03 maio, 2021

Por Angela Vega

Liderança e Meritocracia

No final de 2020, fui convidada a fazer uma palestra sobre meritocracia para uma equipe gerencial e comecei a preparação, fazendo uma pesquisa sobre a origem da palavra.

Atuando em RH, já tinha ouvido falar em meritocracia, a partir do livro “Igualdade e Meritocracia” de Lívia Barbosa, no início dos anos 2000, no qual a autora compara sua aplicação no Brasil, Estados Unidos e Japão.

A palavra “mérito” tem origem latina e pode ser interpretada como valorização ou reconhecimento, receber o que lhe corresponde. Já a palavra “meritocracia” é a união da palavra latina “mereo” (ser digno, valorização, recompensa) com o sufixo grego “kratos” (força ou poder).

_Seção de dados_:
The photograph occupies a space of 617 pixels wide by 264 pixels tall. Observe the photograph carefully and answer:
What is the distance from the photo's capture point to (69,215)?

_Tarefa proposta_: Dê continuidade ao texto sobre liderança e meritocracia, começando logo após a última frase apresentada.

_Resposta da tarefa_:
Continuando a pesquisa, fiquei surpresa ao descobrir que o termo “meritocracia” havia sido criado por Michael Young, Barão Young de Dartington (1915 – 2002), sociólogo britânico e ativista social e político, em seu livro “The Rise of the Meritocracy”, escrito em 1958. A história era uma sátira (técnica literária que ridiculariza determinado tema) para alertar o que poderia acontecer na Inglaterra entre 1958 e uma imaginada revolta contra a meritocracia em 2033. As pessoas eram tratadas com base no mérito, entretanto as distorções foram se ampliando.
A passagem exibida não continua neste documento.